Incident on 2025-03-18 - AWS EKS Upgrade to 1.30 Desheduler kill pods on Cordon Nodes

Key events
- First detected 22025-03-18 09:36
- Incident declared 2025-03-18 10:03
- Repaired 2025-03-18 10:40
- Resolved 2025-03-20 12:09
Time to repair: 1h 37m
Time to resolve: 2d 1h 29m
Identified:
- Via automated infrastructure alerts and users reported outages on production services
Impact:
- User workloads were disrupted, causing outages on production services.
Context:
- 2025-03-18 09:36: Users reported that their pods were getting terminated and not automatically restarting in both production and non-production environments.
- 2025-03-18 09:50: Cloud Platform team began investigating the root cause.
- 2025-03-18 10:03: Cloud Platform team declared this as an incident.
- 2025-03-18 10:15: Initial mitigation efforts began:
- Removed the cordon annotation to allow pods to be rescheduled.
- Deleted some stuck 1.30 version nodes to force recreation.
- 2025-03-18 10:40: Pods began recovering, and services were operational.
- 2025-03-18 11:13: Raised AWS Production system down Support Ticket (Case ID: 174229643100496).
- 2025-03-18 11:34: A new node group with 20 nodes running version 1.30 was added to the live cluster to stabilize workloads and ensure redundancy.
- 2025-03-18 11:50: Began cordoning all the old 1.29 nodes to facilitate a smoother upgrade transition and ensure workload stability.
- 2025-03-18 12:10: Began draining the old 1.29 nodes to gracefully migrate workloads to the new 1.30 nodes.
- 2025-03-18 16:16: All nodes were running version 1.30. The upgrade had been successfully completed on AWS.
- 2025-03-18 16:28: Cloud Platform team informed users that all nodes are now running version 1.30 and that cleanup work will be performed on 2025-03-19 morning. The incident will remain open until all cleanup tasks are completed.
- 2025-03-20 12:09: The Team Confirmed the incident was resolved and all cleanup tasks were completed.
Resolution:
- To mitigate the issue and restore normal operations, the team first removed the cordon annotation to allow pods to be rescheduled
- Add a new node group with 20 nodes running version 1.30 was deployed manually, ensuring redundancy and workload distribution.
- The team cordoned all old 1.29 nodes to facilitate a smooth transition and prevent scheduling issues.
- Finally, the team drained all old 1.29 nodes, gracefully migrating workloads to the newly added 1.30 nodes.
Review actions:
- The team then raised an AWS Production System Down Support Ticket to escalate the issue and seek further guidance (Case ID: 174229643100496).

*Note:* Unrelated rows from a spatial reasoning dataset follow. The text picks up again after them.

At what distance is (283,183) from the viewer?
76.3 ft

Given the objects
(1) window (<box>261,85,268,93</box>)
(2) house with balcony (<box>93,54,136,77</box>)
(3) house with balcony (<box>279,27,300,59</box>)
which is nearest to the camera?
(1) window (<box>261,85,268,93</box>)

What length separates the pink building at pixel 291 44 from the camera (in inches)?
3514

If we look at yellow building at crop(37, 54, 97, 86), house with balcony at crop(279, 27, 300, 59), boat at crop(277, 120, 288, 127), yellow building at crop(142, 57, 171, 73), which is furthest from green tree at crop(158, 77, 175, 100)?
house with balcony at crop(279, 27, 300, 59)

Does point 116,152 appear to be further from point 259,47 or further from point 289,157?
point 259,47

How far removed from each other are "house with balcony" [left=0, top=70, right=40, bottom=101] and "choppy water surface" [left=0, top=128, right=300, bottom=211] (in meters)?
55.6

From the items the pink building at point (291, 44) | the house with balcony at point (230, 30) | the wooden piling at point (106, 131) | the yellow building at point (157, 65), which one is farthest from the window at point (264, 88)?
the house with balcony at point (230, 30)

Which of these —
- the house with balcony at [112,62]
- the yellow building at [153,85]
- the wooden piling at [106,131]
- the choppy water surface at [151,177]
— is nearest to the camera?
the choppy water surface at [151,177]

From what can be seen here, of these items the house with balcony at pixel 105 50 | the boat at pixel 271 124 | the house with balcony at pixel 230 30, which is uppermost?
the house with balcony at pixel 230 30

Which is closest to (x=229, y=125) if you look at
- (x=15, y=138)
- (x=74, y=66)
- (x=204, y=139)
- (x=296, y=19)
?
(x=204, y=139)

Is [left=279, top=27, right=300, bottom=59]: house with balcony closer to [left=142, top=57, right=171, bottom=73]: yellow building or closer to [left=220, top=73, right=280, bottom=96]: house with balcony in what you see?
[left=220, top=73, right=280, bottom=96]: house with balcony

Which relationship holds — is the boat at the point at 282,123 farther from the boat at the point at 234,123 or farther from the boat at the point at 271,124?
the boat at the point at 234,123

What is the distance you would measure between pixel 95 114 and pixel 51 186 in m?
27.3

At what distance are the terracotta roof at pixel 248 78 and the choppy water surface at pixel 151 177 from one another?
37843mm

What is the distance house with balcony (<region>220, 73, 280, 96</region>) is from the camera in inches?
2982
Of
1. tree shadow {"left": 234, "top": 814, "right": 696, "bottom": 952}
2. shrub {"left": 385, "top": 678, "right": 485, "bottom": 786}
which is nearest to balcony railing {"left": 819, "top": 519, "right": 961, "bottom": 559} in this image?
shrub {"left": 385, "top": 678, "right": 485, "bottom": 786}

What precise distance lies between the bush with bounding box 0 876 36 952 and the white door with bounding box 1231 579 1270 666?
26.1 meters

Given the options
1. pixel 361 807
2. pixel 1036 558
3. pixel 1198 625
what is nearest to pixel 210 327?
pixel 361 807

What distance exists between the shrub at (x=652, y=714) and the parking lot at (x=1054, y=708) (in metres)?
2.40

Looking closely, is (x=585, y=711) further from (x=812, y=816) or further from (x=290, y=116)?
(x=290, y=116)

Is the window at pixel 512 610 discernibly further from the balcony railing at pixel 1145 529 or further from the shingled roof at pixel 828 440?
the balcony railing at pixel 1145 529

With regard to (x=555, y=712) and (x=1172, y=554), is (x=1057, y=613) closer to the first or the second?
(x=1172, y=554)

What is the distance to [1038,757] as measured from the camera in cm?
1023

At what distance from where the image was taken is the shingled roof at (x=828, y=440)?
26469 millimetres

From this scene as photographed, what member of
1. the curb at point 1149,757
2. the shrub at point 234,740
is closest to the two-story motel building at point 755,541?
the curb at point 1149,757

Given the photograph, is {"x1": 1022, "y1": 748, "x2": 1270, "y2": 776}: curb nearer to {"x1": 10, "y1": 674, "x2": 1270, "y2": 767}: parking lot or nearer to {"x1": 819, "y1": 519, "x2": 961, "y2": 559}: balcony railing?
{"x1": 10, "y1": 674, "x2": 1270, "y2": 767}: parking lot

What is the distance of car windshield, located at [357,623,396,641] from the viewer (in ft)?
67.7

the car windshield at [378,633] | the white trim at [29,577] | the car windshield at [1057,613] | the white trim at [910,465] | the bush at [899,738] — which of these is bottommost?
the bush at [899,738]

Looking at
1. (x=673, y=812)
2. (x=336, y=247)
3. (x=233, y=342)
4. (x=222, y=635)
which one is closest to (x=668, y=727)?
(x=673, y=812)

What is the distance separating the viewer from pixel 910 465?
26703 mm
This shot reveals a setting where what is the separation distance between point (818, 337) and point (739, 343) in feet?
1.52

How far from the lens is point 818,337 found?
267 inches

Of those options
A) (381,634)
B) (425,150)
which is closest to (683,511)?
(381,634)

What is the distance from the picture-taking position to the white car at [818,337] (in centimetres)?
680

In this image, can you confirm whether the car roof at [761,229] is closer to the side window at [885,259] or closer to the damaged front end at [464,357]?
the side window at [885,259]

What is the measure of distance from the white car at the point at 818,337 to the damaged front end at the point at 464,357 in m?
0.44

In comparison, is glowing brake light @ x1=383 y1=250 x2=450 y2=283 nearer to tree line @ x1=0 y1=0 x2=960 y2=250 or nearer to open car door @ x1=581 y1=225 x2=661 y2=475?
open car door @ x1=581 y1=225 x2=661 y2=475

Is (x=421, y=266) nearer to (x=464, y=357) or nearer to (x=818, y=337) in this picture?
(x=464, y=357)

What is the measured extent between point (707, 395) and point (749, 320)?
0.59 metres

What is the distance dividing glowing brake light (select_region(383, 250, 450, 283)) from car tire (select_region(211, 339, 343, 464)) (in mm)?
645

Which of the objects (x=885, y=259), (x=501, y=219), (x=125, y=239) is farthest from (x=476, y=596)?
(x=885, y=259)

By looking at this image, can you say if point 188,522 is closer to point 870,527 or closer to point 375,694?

- Document a runbook for emergency scaling of a new node group to ensure quick recovery in case of unexpected capacity shortages.
- Create a ticket to alert on ASG and Kube nodes imbalance
- Spike a ticket into desheduler to review the configuration to understand why it is throwing pods off Cordon nodes and apply a fix where possible
- Create a ticket for alert on pending pod count spikes
- Got guidance from AWS support to ensure that the team is aware of how to query control-plane logs to identify the root cause of similar issues in the future.